(Input data)

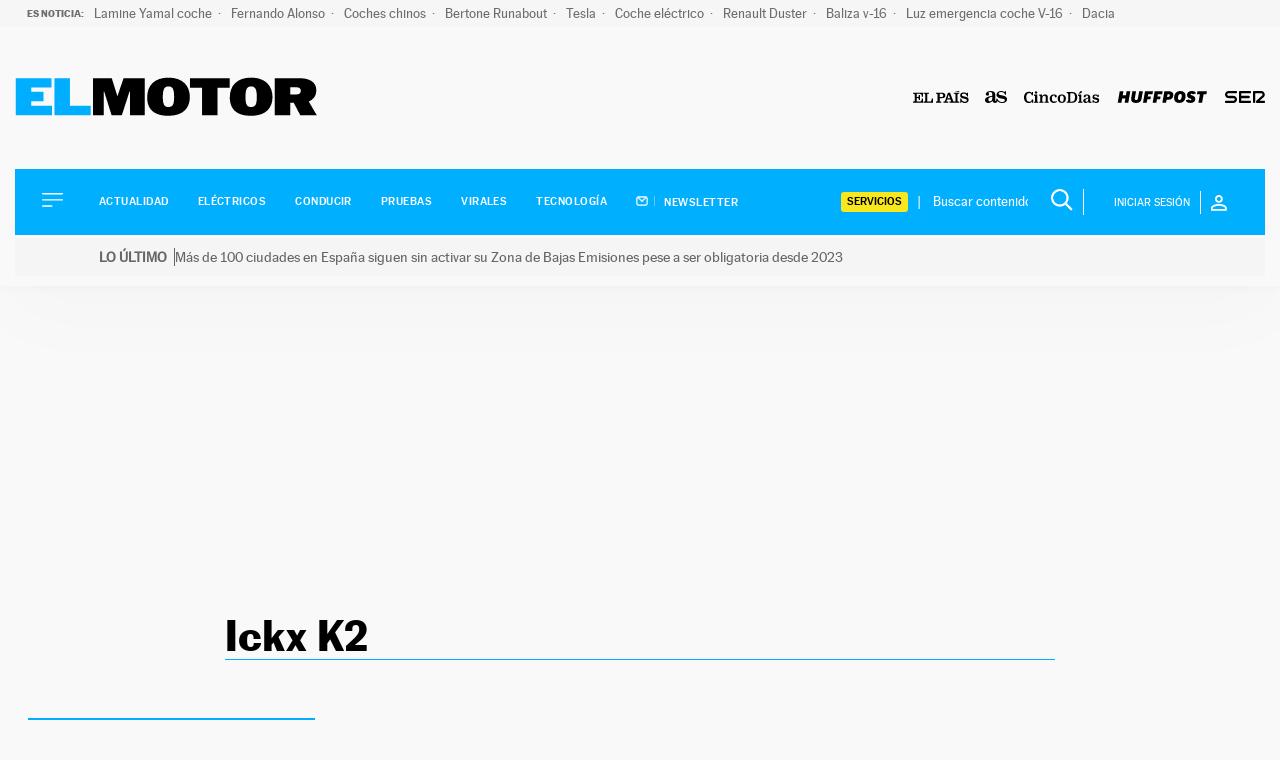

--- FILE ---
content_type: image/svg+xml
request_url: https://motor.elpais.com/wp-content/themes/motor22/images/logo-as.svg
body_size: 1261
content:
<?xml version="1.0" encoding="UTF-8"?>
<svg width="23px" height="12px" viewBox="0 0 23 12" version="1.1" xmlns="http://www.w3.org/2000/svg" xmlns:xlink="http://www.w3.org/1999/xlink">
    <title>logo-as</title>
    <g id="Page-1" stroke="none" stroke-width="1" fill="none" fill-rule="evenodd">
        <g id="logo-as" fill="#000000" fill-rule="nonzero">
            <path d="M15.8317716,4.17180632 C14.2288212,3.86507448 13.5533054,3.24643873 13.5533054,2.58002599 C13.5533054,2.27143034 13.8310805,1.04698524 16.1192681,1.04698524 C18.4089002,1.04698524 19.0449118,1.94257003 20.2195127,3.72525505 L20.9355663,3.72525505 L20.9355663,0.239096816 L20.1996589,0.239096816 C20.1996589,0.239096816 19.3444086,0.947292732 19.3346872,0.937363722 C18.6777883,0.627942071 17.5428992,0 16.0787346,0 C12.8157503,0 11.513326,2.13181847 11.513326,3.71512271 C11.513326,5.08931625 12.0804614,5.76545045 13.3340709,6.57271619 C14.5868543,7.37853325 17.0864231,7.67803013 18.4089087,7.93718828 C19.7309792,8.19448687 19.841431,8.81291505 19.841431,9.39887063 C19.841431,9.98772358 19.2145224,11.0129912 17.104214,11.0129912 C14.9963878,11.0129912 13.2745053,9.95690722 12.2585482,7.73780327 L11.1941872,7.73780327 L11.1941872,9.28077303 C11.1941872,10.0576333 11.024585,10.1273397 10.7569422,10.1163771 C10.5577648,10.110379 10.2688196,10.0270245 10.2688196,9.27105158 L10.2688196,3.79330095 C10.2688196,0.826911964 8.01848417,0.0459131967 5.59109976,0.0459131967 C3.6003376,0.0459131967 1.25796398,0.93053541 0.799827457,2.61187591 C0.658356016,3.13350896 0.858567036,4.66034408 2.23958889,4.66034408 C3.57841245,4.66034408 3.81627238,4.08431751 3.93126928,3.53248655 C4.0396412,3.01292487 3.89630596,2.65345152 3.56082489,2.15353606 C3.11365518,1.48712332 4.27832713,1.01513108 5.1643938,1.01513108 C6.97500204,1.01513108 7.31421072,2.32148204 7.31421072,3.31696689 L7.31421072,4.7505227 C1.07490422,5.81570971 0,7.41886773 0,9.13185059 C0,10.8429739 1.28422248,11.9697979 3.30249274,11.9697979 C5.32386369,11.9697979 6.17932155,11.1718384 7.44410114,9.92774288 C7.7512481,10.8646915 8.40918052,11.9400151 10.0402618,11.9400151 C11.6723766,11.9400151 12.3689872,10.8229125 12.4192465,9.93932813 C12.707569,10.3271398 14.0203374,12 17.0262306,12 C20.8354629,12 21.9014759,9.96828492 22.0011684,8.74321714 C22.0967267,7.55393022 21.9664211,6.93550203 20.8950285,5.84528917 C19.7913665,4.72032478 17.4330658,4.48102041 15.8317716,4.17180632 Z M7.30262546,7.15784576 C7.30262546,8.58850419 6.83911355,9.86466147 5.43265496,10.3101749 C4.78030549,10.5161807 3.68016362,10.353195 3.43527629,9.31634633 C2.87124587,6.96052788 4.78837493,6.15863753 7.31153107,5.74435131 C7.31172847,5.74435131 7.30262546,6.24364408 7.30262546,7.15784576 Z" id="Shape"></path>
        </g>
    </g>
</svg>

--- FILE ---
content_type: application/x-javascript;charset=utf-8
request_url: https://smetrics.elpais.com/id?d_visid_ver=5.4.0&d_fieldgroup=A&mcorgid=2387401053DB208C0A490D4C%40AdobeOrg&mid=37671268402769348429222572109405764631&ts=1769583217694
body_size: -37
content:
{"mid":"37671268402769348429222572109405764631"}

(End Input data)

* **What the task asks**
Images stay out, but the rest of the records must be retyped exactly.

* **Exercise output**
--- FILE ---
content_type: image/svg+xml
request_url: https://motor.elpais.com/wp-content/themes/motor22/images/logo-as.svg
body_size: 1261
content:
<?xml version="1.0" encoding="UTF-8"?>
<svg width="23px" height="12px" viewBox="0 0 23 12" version="1.1" xmlns="http://www.w3.org/2000/svg" xmlns:xlink="http://www.w3.org/1999/xlink">
    <title>logo-as</title>
    <g id="Page-1" stroke="none" stroke-width="1" fill="none" fill-rule="evenodd">
        <g id="logo-as" fill="#000000" fill-rule="nonzero">
            <path d="M15.8317716,4.17180632 C14.2288212,3.86507448 13.5533054,3.24643873 13.5533054,2.58002599 C13.5533054,2.27143034 13.8310805,1.04698524 16.1192681,1.04698524 C18.4089002,1.04698524 19.0449118,1.94257003 20.2195127,3.72525505 L20.9355663,3.72525505 L20.9355663,0.239096816 L20.1996589,0.239096816 C20.1996589,0.239096816 19.3444086,0.947292732 19.3346872,0.937363722 C18.6777883,0.627942071 17.5428992,0 16.0787346,0 C12.8157503,0 11.513326,2.13181847 11.513326,3.71512271 C11.513326,5.08931625 12.0804614,5.76545045 13.3340709,6.57271619 C14.5868543,7.37853325 17.0864231,7.67803013 18.4089087,7.93718828 C19.7309792,8.19448687 19.841431,8.81291505 19.841431,9.39887063 C19.841431,9.98772358 19.2145224,11.0129912 17.104214,11.0129912 C14.9963878,11.0129912 13.2745053,9.95690722 12.2585482,7.73780327 L11.1941872,7.73780327 L11.1941872,9.28077303 C11.1941872,10.0576333 11.024585,10.1273397 10.7569422,10.1163771 C10.5577648,10.110379 10.2688196,10.0270245 10.2688196,9.27105158 L10.2688196,3.79330095 C10.2688196,0.826911964 8.01848417,0.0459131967 5.59109976,0.0459131967 C3.6003376,0.0459131967 1.25796398,0.93053541 0.799827457,2.61187591 C0.658356016,3.13350896 0.858567036,4.66034408 2.23958889,4.66034408 C3.57841245,4.66034408 3.81627238,4.08431751 3.93126928,3.53248655 C4.0396412,3.01292487 3.89630596,2.65345152 3.56082489,2.15353606 C3.11365518,1.48712332 4.27832713,1.01513108 5.1643938,1.01513108 C6.97500204,1.01513108 7.31421072,2.32148204 7.31421072,3.31696689 L7.31421072,4.7505227 C1.07490422,5.81570971 0,7.41886773 0,9.13185059 C0,10.8429739 1.28422248,11.9697979 3.30249274,11.9697979 C5.32386369,11.9697979 6.17932155,11.1718384 7.44410114,9.92774288 C7.7512481,10.8646915 8.40918052,11.9400151 10.0402618,11.9400151 C11.6723766,11.9400151 12.3689872,10.8229125 12.4192465,9.93932813 C12.707569,10.3271398 14.0203374,12 17.0262306,12 C20.8354629,12 21.9014759,9.96828492 22.0011684,8.74321714 C22.0967267,7.55393022 21.9664211,6.93550203 20.8950285,5.84528917 C19.7913665,4.72032478 17.4330658,4.48102041 15.8317716,4.17180632 Z M7.30262546,7.15784576 C7.30262546,8.58850419 6.83911355,9.86466147 5.43265496,10.3101749 C4.78030549,10.5161807 3.68016362,10.353195 3.43527629,9.31634633 C2.87124587,6.96052788 4.78837493,6.15863753 7.31153107,5.74435131 C7.31172847,5.74435131 7.30262546,6.24364408 7.30262546,7.15784576 Z" id="Shape"></path>
        </g>
    </g>
</svg>

--- FILE ---
content_type: application/x-javascript;charset=utf-8
request_url: https://smetrics.elpais.com/id?d_visid_ver=5.4.0&d_fieldgroup=A&mcorgid=2387401053DB208C0A490D4C%40AdobeOrg&mid=37671268402769348429222572109405764631&ts=1769583217694
body_size: -37
content:
{"mid":"37671268402769348429222572109405764631"}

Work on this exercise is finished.